A Torre, carta de tarô feita por Leonora Carrington
Paulestras
Tive a alegria de participar do Roda Viva com a giganta Ana Maria Gonçalves, autora de Um defeito de cor! Estive na bancada junto a Vera Magalhães, Adriana Ferreira Silva, Rosane Borges, Rinaldo Gama e Pedro Niemeyer Cezarino.
(A Ana Cartaxo, da editora Tabla, tirou essa foto minha da TV: parece que estou calma e plena, mas não estou)
Eu já tinha conversado com Ana Maria Gonçalves ao lado de Cidinha da Silva no podcast 451 MHz. A conversa tá aqui.
-Também participei do lançamento do livro Um Grande Dia para as Escritoras no Rio de Janeiro, que aconteceu na Biblioteca Nacional. Mediei a conversa com as escritoras Aline Chagas, Eliana Alves Cruz, Julia Wähman e Renata Corrêa. A conversa está no YouTube também!

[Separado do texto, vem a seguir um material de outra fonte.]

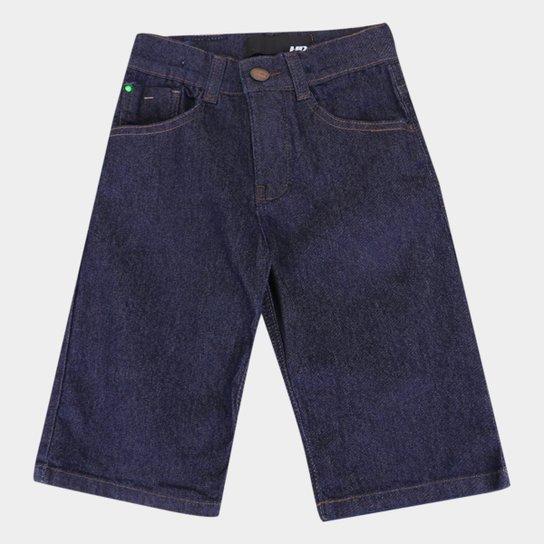 Bermuda Jeans Infantil HD Lisa Masculina - Azul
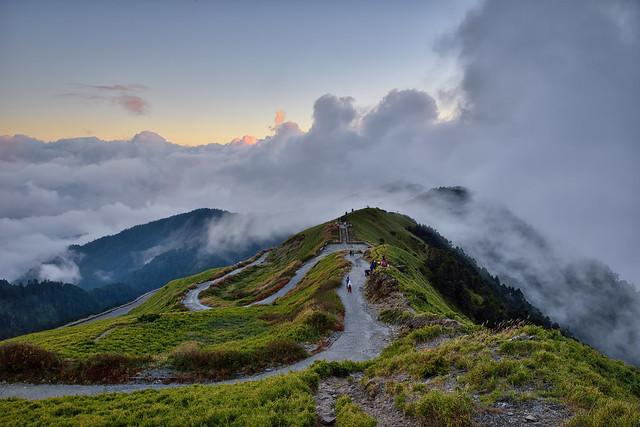 Mountain Hehuan ,合歡山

Teve também lançamento de Bagdá Noir, com organização de Samuel Shimon, na livraria Martins Fontes! Conversei com o escritor Oscar Nestárez, a tradutora Jemima Alves e a escritora Paula Febbe. Uma fotinho do dia!
Pauladentro
Quinta, dia 3 de agosto, farei lançamento do meu livro Direito à vagabundagem: as viagens de Isabelle Eberhardt em Belém (PA) na Livraria Travessia! Ainda não sei o horário, mas estou feliz de lançar meu livro na região Norte!
Terça, dia 8 de agosto, estarei na Livraria Mandarina conversando com Joca Reiners Terron sobre seu novo romance Onde pastam os minotauros. Apareçam lá!
Quinta, dia 31 de agosto, às 19h, eu e a parça Ana Rüsche estaremos na Livraria da Tarde, em São Paulo, participando do Leituras Extraordinárias, nosso clube de livros estranhos. O livro da vez é Noite e dia desconhecidos, de Bae Su-ah, e teremos a participação mais do que especial de Luara França, editora e grande entusiasta a literatura sul-coreana! Venham, estou obcecada pelo livro!